私は批評することができない。でも、つぶやくことはできる。
何を見ても何を読んでも、「面白かった」とか「つまらなかった」と言うことはできる。でも、それを的確に批評することはできない。そも、的確に批評するというのがどういうことなのか、わかっていない。
特に、漫画が苦手だ。私の漫画に対する態度は、ナウシカでストップしており、アレを漫画と呼ぶのかどうかはいろいろあるらしいが、とにかく私にとって漫画といえばナウシカなのである。そして、それは単におもしろいものであり、漫画という表現方法がどうとか、作者の特殊性がどうとか、これまでの作品群とどう違うとか、とにかくそういうことにまったく関心がない。
ちょっと言い過ぎました。
もう少し詳しく言えば、自分自身がこれまでの経験で知っている範囲以外から、わざわざ比較すべき対象をもってきて、自分の読んでいるものについて感想を述べるということに関心がない。これまで読んできたものとの比較はするし、その範囲でなら、批評めいたことも述べる。しかし、それについて正確さや詳細さを求めようとして、何らかの勉強をするということはない。
そういうわけなので、漫画を読むと、ナウシカとどう違うかということが評価の基本になってしまうのであり、その結果として、どれもそれなりに面白いし、どれもナウシカとは違うのでいいのではないでしょうかということになる。
思うに、批評をするということは、ある領域に詳しいということと関連する。

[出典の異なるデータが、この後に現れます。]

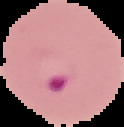

Image is 124×127 pixels. From a thin blood smear. Malaria status: parasitized. The area outside the segmented cell region is set to black.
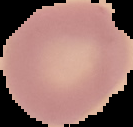
Summary:
  - Image size: 133×127 pixels
  - Preparation: thin blood smear
  - Image type: segmented cell region on a black background
  - Malaria status: uninfected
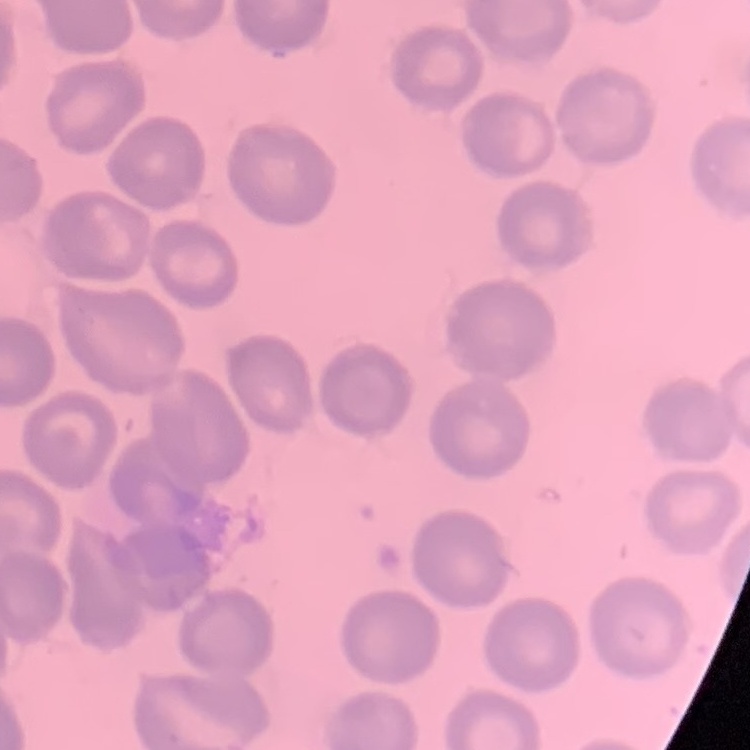
red blood cell morphology = no rouleaux formation
preparation = thin blood film
stain = Field's or Giemsa
image type = square crop of a larger photomicrograph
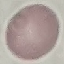

Summary:
  - Result: negative for malaria parasites
  - Image type: cell patch, automatically extracted from a larger field of view and resized to 64 × 64 pixels
  - Stain: Giemsa
  - Capture: smartphone through the microscope eyepiece
  - Preparation: thin blood smear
Assess this cell for malaria.
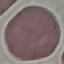
Uninfected.

Summary:
  - Capture: smartphone camera at the microscope eyepiece
  - Preparation: thin blood smear
  - Image type: automatically extracted cell patch, resized to 64 × 64 pixels
  - Stain: Giemsa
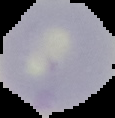

From a thin blood film. Result: no Plasmodium parasites seen. Cell region segmented out of the field of view; the surrounding area is masked to black. Image is 115×118 pixels.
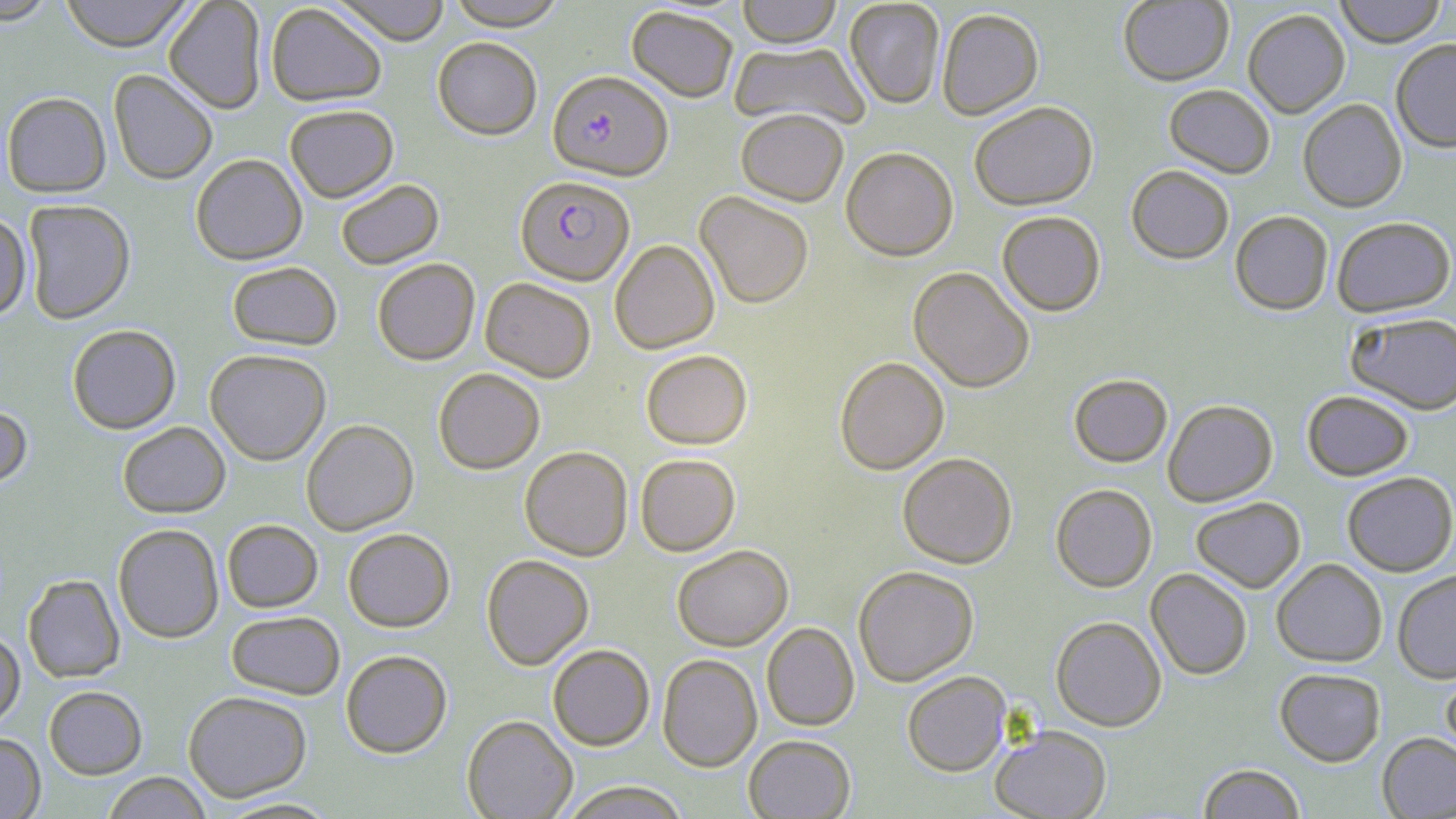
Approximate bounding boxes as (x1, y1, x2, y2) in pixels. Plasmodium falciparum-infected red blood cell locations: (548, 70, 673, 180), (515, 175, 635, 285). Uninfected red blood cell locations: (0, 0, 60, 25), (60, 0, 193, 52), (164, 0, 267, 114), (331, 0, 452, 45), (737, 0, 842, 48), (845, 0, 945, 109), (1333, 0, 1448, 47), (445, 1, 568, 31), (1118, 1, 1234, 86), (265, 3, 388, 106), (626, 6, 738, 102), (936, 8, 1044, 120), (1242, 9, 1350, 118), (432, 37, 542, 139), (1391, 38, 1456, 153), (729, 41, 870, 131), (108, 69, 218, 185), (1163, 84, 1275, 179), (1, 91, 111, 197), (1297, 99, 1407, 212), (969, 101, 1098, 210), (284, 104, 399, 202), (736, 108, 848, 206), (841, 146, 958, 261), (190, 153, 307, 265), (1127, 165, 1234, 264), (335, 178, 444, 269), (696, 190, 813, 309), (22, 199, 136, 324), (997, 211, 1105, 316), (1230, 211, 1333, 315), (0, 212, 31, 320), (1331, 216, 1455, 316), (609, 239, 720, 354), (372, 258, 480, 365), (227, 261, 342, 350), (908, 266, 1034, 393), (480, 277, 596, 382), (1345, 312, 1456, 415), (67, 324, 181, 434), (204, 348, 331, 465), (641, 349, 752, 449), (834, 356, 949, 475), (433, 368, 545, 474), (1069, 374, 1173, 468), (1302, 390, 1414, 480), (1163, 399, 1278, 506), (0, 404, 33, 489), (301, 419, 419, 535), (118, 421, 230, 518), (519, 446, 633, 561), (897, 453, 1017, 568), (635, 454, 740, 556), (1342, 471, 1456, 576), (1051, 484, 1157, 592), (1190, 497, 1306, 593), (222, 519, 323, 613), (113, 523, 224, 643), (343, 528, 455, 632), (672, 544, 793, 651), (481, 554, 594, 669), (1272, 558, 1387, 667), (853, 565, 979, 686), (1146, 568, 1253, 680), (1392, 569, 1456, 683), (22, 574, 125, 683), (226, 610, 345, 699), (1050, 615, 1167, 730), (761, 622, 859, 731), (0, 629, 25, 729), (548, 644, 655, 750), (341, 650, 452, 758), (658, 654, 762, 772), (1440, 665, 1456, 766), (1275, 667, 1386, 766), (902, 671, 1011, 776), (43, 685, 148, 779), (183, 690, 312, 802), (462, 715, 578, 819), (990, 725, 1112, 819), (0, 732, 45, 819), (1377, 732, 1456, 818), (743, 734, 856, 818), (1198, 763, 1306, 819), (101, 772, 213, 818), (560, 781, 690, 819), (216, 797, 342, 818). Slide-level diagnosis: Plasmodium falciparum. Captured at 1000x magnification. Thin blood smear. May-Grünwald-Giemsa-stained preparation. Single field of view. Optical microscopy. Image is 1456×819 pixels.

ある領域が気になって仕方なく、それにまつわることをとにかくしてしまい、その結果かあるいは努力の成果か、その領域に関する膨大な知識を有することになる。そうして蓄積されたベースが次の対象について感想を述べるという行為を、批評するという行為に変える。しかし、その知識が膨大であるということは、それ自体既に質が異なっていると言えるので、批評するということは、感想を述べるということから区別されている。
私が感想しか述べられず、批評することについてはばかられるのは、そういう膨大な量の情報を他者と共有しようとする意志に欠けているからなのだと思う。だって、人類全体の知の総体とか、ほんとどうでもいいもの。